Ciências da Natureza e suas tecnologias
Habilidade EM13CNT203 – Avaliar e prever efeitos de intervenções nos ecossistemas, e seus impactos nos seres vivos e no corpo humano, com base nos mecanismos de manutenção da vida, nos ciclos da matéria e nas transformações e transferências de energia, utilizando representações e simulações sobre tais fatores, com ou sem o uso de dispositivos e aplicativos digitais (como softwares de simulação e de realidade virtual, entre outros).
Habilidade EM13CNT303: Interpretar textos de divulgação científica que tratem de temáticas das Ciências da Natureza, disponíveis em diferentes mídias, considerando a apresentação dos dados, tanto na forma de textos como em equações, gráficos e/ou tabelas, a consistência dos argumentos e a coerência das conclusões, visando construir estratégias de seleção de fontes confiáveis de informações.


Comece a aula retomando o tema da caatinga. Apresente imagens do bioma (tanto no período seco quanto chuvoso) aos alunos. Use algumas perguntas estimuladoras: na caatinga, por que muitas plantas perdem as folhas na seca? Quais plantas desse tipo vocês conhecem? Como os animais sobrevivem com pouca água? Que usos humanos podem desequilibrar esse ecossistema?
Em seguida, proponha um estudo guiado a partir de um texto informativo sobre a caatinga, o qual será escolhido por você. Nele, deve constar a estrutura daquele ecossistema e alguns dados importantes oriundos de pesquisas, bem como gráficos.
Devem fazer parte do texto os seguintes temas: clima semiárido e irregularidade das chuvas; cadeias alimentares na caatinga; adaptações típicas da vida na caatinga (ex.: folhas reduzidas, metabolismo econômico de água, hábitos noturnos de muitos animais), impactos humanos que deterioram o bioma caatinga.
A seguir, cada grupo receberá um “caso ecológico” da caatinga (uma planta xerófita, um réptil, uma ave ou um mamífero do semiárido, por exemplo, incluindo espécies ameaçadas).

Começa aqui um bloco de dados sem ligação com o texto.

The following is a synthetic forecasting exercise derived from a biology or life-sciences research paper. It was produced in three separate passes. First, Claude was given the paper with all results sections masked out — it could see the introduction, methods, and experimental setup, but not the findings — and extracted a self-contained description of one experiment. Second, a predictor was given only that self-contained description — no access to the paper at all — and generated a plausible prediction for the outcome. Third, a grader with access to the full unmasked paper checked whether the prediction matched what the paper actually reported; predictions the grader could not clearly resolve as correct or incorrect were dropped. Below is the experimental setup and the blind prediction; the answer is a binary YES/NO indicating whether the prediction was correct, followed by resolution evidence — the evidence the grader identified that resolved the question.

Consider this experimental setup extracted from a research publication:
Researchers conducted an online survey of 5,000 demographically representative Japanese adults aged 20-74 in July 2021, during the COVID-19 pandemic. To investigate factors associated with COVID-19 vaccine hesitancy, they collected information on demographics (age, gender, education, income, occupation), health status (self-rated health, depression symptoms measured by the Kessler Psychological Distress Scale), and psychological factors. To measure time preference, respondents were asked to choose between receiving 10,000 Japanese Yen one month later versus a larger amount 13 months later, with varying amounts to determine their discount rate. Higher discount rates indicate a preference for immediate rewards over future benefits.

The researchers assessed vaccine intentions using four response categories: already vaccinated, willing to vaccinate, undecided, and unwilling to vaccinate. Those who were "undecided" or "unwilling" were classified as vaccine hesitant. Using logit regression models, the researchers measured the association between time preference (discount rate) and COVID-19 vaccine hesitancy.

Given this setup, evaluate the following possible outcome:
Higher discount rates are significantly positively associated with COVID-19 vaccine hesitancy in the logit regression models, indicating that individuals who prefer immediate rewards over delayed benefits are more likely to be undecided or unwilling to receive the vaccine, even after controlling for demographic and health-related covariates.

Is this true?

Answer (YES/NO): YES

Um texto coletivo deve ser escrito, no qual devem ser respondidas perguntas como: quais adaptações da espécie estudada lhe permitem sobreviver à seca?, que papel ecológico essa espécie exerce no sistema?, o que aconteceria se essa espécie diminuísse muito?
A atividade se encerrará após uma breve discussão sobre as constatações feitas pelos alunos. Verifique se todos entenderam a linguagem científica usada nos textos e se os possíveis gráficos e tabelas foram adequadamente interpretados.

Sugestão bibliográfica

CASCUDO, Câmara. Dicionário do folclore brasileiro. Rio de Janeiro: Ediouro, 1978.
Um clássico sobre o folclore nacional. Nesta obra de referência, Câmara Cascudo nos oferece verbetes com comentários, análises e comparações. Essencial para os que trabalham com lendas sertanejas e pernambucanas.

PINHEIRO, Irineu. O Cariri: seu descobrimento, povoamento, costumes. Juazeiro: Ladrilhos Editora, 2025.
Esse livro é uma das mais curiosas obras sobre a história do Cariri e foi escrito por um médico sanitarista. Aos 69 anos, ele nos deixou suas memórias, observações e pesquisas, dignas do mais ávido leitor e capaz pesquisador que foi.

RAMOS, Graciliano. Vidas secas. Rio de Janeiro: Record, 2019.
Este livro magistral de Graciliano Ramos é uma boa oportunidade para que os alunos estabeleçam interdiscursividades com o conto de Adriano Messias.